* start Text excerpt *
The twelfth season of the American reality talent show The Voice premiered on February 27, 2017 on NBC. Adam Levine, Alicia Keys and Blake Shelton continued as coaches with Gwen Stefani returning after a two-season absence. Carson Daly continued as the show's host.

This is the first season iTunes bonuses were awarded for duet performances (seen in semifinals and finals), in addition to previous bonuses which were awarded during the live shows (including the finals which was intact since season 10).

Chris Blue was announced the winner on May 23, 2017, marking Keys' first and only win as a coach and the second female coach to win in the show's history, following Christina Aguilera. For the first time, the last artist (and also the first artist receiving only one chair turn by default) selected in the Blind Auditions went on to win the entire season.

Coaches and hosts

There was a change in the coaching panel for the twelfth season. Gwen Stefani returned to the panel after a two-season hiatus, replacing Miley Cyrus along with returning coaches Adam Levine, Blake Shelton, and Alicia Keys while Carson Daly returned for his 12th season as host.

This season's Battle advisors were: John Legend for Team Adam; Celine Dion for Team Gwen; DJ Khaled for Team Alicia; Luke Bryan for Team Blake.

Teams
 Color key

Blind auditions
Color key

Episode 1 (Feb. 27)
The coaches performed "Waterfalls" at the start of the show.

Episode 2 (Feb. 28)

Episode 3 (March 2)

Episode 4 (March 6)

Episode 5 (March 7)

Episode 6 (March 13)

Episode 7 (March 14)

Episode 8 (March 15)
This episode covered "The Best of the Blind Auditions", which included a recap and a sneak peek for the battles.

The Battles
The Battles round started with episode 9 and ended with episode 12 (broadcast on March 20, 21, 27, 28, 2017). Season twelve's advisors include: John Legend for Team Adam, Celine Dion for Team Gwen, DJ Khaled for Team Alicia and Luke Bryan for Team Blake. Like previous Battles, coaches can steal any two losing artists from another coach.
* end Text excerpt *
* start Supplied records *
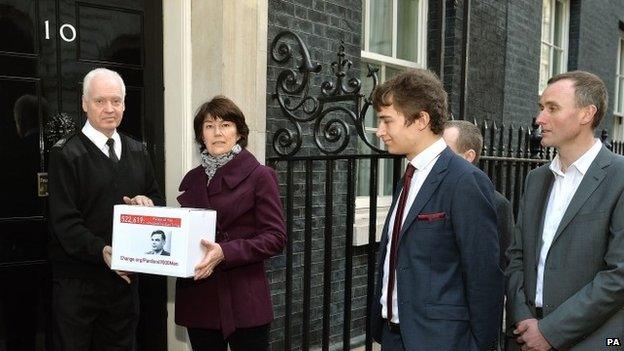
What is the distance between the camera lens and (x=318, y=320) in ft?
14.9

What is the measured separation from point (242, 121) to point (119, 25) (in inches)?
53.4

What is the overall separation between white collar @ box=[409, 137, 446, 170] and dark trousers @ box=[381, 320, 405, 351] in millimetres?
662

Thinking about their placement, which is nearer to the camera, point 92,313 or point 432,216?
point 432,216

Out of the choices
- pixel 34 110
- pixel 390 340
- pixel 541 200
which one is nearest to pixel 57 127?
pixel 34 110

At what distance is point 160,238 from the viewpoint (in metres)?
2.29

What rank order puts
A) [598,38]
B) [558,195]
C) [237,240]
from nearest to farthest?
[558,195] → [237,240] → [598,38]

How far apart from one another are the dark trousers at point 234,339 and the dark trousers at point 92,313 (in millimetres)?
356

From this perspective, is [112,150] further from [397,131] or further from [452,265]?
[452,265]

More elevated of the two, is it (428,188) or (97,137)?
(97,137)

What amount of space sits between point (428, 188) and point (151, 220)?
1146 mm

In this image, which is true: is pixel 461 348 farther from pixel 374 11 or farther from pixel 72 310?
pixel 374 11

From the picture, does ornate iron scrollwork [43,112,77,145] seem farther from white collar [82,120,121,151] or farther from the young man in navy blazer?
the young man in navy blazer

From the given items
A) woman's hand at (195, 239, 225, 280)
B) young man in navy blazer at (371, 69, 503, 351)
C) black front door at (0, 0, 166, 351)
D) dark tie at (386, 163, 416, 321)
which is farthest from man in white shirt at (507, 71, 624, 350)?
black front door at (0, 0, 166, 351)

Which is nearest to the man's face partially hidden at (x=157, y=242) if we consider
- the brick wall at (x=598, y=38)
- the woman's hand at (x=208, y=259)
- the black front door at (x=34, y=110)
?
the woman's hand at (x=208, y=259)
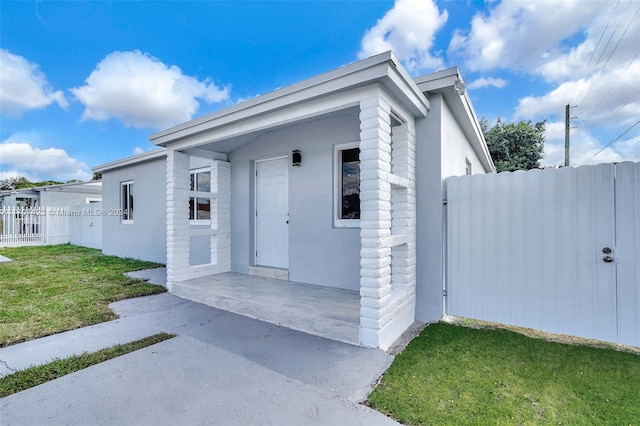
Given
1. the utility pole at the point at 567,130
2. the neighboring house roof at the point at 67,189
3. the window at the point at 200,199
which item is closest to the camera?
the window at the point at 200,199

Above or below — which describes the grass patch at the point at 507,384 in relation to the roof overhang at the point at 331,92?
below

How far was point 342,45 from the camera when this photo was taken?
8148mm

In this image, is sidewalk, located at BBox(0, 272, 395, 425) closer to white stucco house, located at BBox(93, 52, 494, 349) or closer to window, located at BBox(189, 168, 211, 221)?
white stucco house, located at BBox(93, 52, 494, 349)

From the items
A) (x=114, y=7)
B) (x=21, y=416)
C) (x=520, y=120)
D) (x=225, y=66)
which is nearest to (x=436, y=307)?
(x=21, y=416)

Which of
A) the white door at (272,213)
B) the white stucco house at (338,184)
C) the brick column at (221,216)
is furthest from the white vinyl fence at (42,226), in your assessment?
the white door at (272,213)

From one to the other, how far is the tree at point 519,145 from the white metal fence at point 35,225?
23.8m

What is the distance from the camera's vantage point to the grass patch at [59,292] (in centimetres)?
381

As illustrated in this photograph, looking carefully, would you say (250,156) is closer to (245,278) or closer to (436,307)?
(245,278)

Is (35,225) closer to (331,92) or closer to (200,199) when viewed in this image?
(200,199)

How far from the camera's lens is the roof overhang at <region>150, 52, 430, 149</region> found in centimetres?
301

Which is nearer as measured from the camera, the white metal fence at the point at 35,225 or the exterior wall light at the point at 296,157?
the exterior wall light at the point at 296,157

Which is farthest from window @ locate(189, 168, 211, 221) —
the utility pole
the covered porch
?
the utility pole

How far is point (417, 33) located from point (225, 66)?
19.0ft

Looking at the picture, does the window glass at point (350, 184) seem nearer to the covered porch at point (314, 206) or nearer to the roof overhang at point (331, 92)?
the covered porch at point (314, 206)
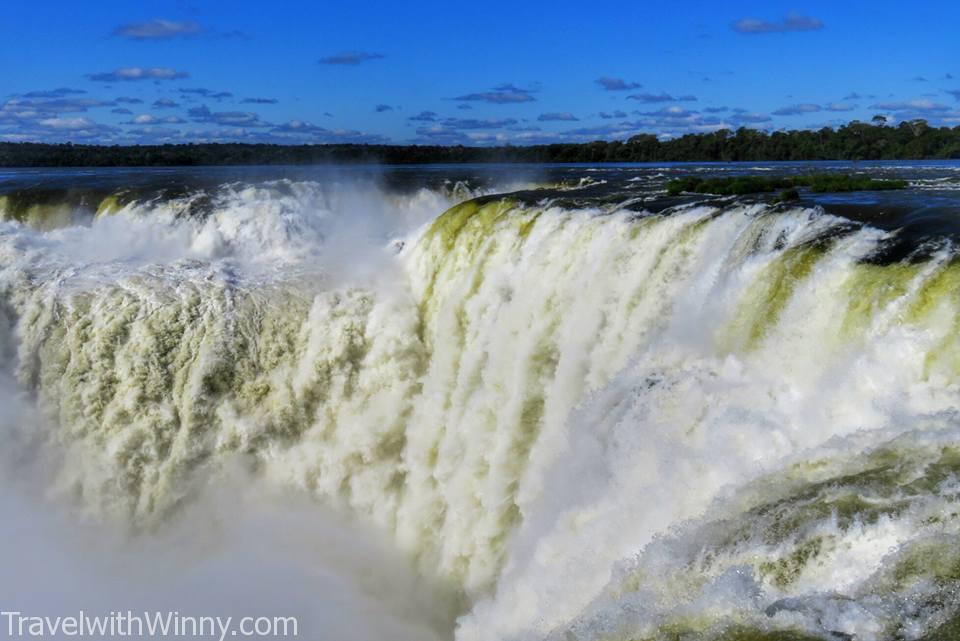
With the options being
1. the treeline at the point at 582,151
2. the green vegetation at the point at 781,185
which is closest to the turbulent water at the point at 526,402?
the green vegetation at the point at 781,185

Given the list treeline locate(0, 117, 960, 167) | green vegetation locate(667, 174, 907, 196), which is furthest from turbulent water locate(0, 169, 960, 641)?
treeline locate(0, 117, 960, 167)

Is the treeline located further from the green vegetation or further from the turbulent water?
the turbulent water

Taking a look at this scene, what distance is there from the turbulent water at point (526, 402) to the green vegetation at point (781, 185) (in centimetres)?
376

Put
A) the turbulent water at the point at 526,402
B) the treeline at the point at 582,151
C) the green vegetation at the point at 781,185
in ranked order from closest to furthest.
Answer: the turbulent water at the point at 526,402
the green vegetation at the point at 781,185
the treeline at the point at 582,151

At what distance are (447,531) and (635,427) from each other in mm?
4133

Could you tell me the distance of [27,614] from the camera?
11453mm

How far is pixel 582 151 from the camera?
52312 millimetres

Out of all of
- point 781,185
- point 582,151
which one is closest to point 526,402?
point 781,185

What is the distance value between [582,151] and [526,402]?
141 feet

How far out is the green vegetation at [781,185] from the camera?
605 inches

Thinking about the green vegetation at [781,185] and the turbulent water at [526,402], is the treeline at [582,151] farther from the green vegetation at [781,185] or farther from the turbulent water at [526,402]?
the turbulent water at [526,402]

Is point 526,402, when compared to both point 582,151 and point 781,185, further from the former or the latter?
point 582,151

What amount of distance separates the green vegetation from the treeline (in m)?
21.7

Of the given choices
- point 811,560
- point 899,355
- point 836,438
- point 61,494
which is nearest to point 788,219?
point 899,355
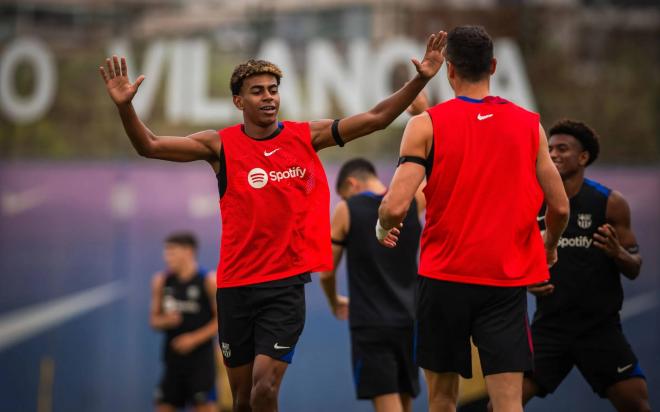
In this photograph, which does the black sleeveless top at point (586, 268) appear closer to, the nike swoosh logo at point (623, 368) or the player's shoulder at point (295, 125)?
the nike swoosh logo at point (623, 368)

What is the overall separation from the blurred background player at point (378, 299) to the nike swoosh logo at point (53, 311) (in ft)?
Result: 20.8

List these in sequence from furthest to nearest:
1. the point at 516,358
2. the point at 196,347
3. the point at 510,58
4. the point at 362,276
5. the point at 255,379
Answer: the point at 510,58 → the point at 196,347 → the point at 362,276 → the point at 255,379 → the point at 516,358

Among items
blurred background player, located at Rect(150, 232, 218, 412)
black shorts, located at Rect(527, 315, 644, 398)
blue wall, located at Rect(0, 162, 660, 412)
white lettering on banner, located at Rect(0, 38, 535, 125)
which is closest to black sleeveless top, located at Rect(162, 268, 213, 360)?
blurred background player, located at Rect(150, 232, 218, 412)

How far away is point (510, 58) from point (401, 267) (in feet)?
21.0

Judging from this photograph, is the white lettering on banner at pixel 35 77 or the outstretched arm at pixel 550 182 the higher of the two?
the white lettering on banner at pixel 35 77

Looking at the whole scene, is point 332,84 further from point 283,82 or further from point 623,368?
point 623,368

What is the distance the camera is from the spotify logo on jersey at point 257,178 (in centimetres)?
572

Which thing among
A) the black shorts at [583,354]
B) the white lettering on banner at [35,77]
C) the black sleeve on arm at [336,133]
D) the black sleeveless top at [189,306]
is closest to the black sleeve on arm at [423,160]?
the black sleeve on arm at [336,133]

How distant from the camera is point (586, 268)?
21.3 ft

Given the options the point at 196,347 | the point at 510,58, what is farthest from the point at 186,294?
the point at 510,58

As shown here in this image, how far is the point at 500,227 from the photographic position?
503cm

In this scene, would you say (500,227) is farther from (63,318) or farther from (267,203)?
(63,318)

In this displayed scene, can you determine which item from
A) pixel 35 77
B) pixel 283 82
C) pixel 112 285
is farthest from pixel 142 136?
pixel 35 77

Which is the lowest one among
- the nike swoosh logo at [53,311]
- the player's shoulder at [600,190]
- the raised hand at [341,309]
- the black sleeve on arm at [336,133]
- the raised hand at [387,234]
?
the nike swoosh logo at [53,311]
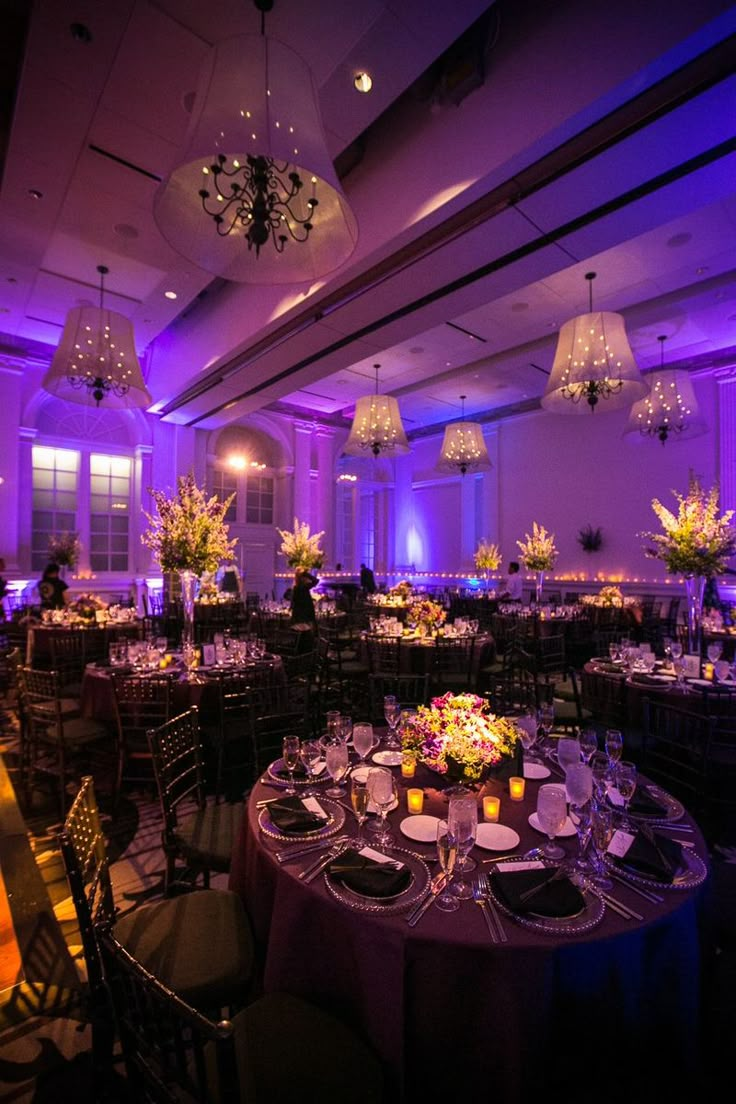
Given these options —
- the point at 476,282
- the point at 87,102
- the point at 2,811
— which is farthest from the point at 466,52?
the point at 2,811

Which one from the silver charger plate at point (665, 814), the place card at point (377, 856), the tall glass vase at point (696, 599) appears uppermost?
the tall glass vase at point (696, 599)

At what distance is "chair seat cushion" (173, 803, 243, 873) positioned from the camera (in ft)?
6.97

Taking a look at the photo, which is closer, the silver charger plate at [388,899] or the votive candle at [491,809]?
the silver charger plate at [388,899]

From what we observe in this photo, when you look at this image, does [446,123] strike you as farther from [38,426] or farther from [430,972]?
[38,426]

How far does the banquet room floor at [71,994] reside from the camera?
1600mm

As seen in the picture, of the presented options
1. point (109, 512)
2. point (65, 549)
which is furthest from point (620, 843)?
point (109, 512)

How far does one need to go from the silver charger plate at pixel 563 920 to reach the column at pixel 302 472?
12.5m

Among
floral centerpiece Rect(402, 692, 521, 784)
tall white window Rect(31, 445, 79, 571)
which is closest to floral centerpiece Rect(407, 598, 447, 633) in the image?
floral centerpiece Rect(402, 692, 521, 784)

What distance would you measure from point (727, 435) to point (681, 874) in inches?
412

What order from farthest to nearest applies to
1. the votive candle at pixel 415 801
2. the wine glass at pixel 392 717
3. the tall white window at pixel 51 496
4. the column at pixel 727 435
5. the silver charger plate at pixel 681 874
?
the tall white window at pixel 51 496 → the column at pixel 727 435 → the wine glass at pixel 392 717 → the votive candle at pixel 415 801 → the silver charger plate at pixel 681 874

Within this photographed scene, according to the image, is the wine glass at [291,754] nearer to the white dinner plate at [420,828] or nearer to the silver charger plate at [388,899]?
the white dinner plate at [420,828]

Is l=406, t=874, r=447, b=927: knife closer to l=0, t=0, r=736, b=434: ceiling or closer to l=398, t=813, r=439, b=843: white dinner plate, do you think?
l=398, t=813, r=439, b=843: white dinner plate

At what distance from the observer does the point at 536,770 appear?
7.07ft

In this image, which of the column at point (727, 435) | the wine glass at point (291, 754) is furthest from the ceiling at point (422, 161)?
the wine glass at point (291, 754)
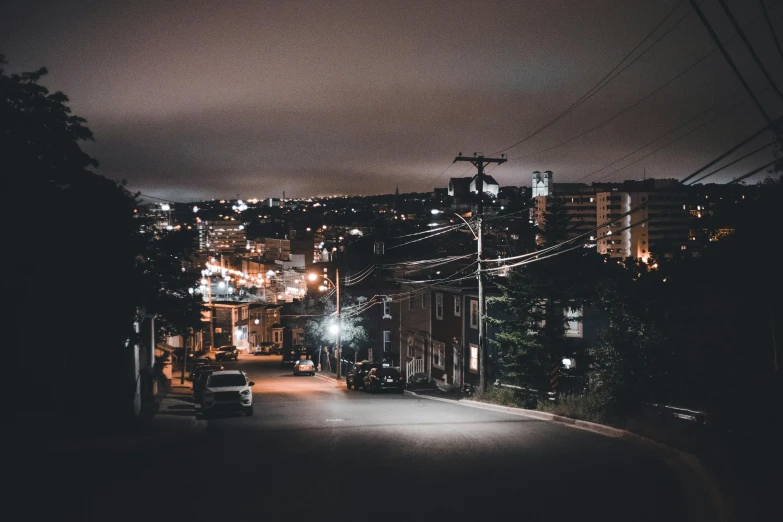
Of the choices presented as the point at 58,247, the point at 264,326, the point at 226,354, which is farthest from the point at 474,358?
the point at 264,326

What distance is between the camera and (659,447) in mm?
15492

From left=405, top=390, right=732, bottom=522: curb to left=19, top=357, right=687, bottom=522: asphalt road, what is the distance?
42cm

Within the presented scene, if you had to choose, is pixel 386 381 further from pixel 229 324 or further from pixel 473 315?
pixel 229 324

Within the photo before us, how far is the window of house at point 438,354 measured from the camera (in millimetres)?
49938

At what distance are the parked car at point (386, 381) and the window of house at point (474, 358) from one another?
6449 mm

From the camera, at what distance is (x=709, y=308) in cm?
1616

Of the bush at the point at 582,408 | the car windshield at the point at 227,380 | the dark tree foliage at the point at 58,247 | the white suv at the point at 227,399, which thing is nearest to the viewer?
the dark tree foliage at the point at 58,247

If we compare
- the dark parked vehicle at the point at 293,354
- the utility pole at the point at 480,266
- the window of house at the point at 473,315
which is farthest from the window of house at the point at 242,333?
the utility pole at the point at 480,266

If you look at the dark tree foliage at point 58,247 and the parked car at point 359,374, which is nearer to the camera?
the dark tree foliage at point 58,247

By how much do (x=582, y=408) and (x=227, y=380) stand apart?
44.3ft

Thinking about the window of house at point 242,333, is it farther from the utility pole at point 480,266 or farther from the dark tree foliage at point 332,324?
the utility pole at point 480,266

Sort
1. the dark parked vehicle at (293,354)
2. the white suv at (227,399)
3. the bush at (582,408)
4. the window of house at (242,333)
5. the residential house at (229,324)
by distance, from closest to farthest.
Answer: the bush at (582,408) < the white suv at (227,399) < the dark parked vehicle at (293,354) < the residential house at (229,324) < the window of house at (242,333)

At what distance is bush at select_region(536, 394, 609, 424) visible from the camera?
66.3ft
* end Supplied records *
Goals
1. Answer these from the text on the twelfth season of The Voice, one line each:
(a) Who hosted the season?
(b) Who was the Battle advisor for Team Gwen?
(c) On what date was Chris Blue announced the winner?
2. Reproduce the part of the text on the twelfth season of The Voice that opens with the words containing "This episode covered" and closes with "from another coach.".
3. Render this sentence from the text on the twelfth season of The Voice into French: "Carson Daly continued as the show's host."

Answers in order
1.
(a) Carson Daly
(b) Celine Dion
(c) May 23, 2017

2.
This episode covered "The Best of the Blind Auditions", which included a recap and a sneak peek for the battles.

The Battles
The Battles round started with episode 9 and ended with episode 12 (broadcast on March 20, 21, 27, 28, 2017). Season twelve's advisors include: John Legend for Team Adam, Celine Dion for Team Gwen, DJ Khaled for Team Alicia and Luke Bryan for Team Blake. Like previous Battles, coaches can steal any two losing artists from another coach.

3. Carson Daly est resté l'animateur de l'émission.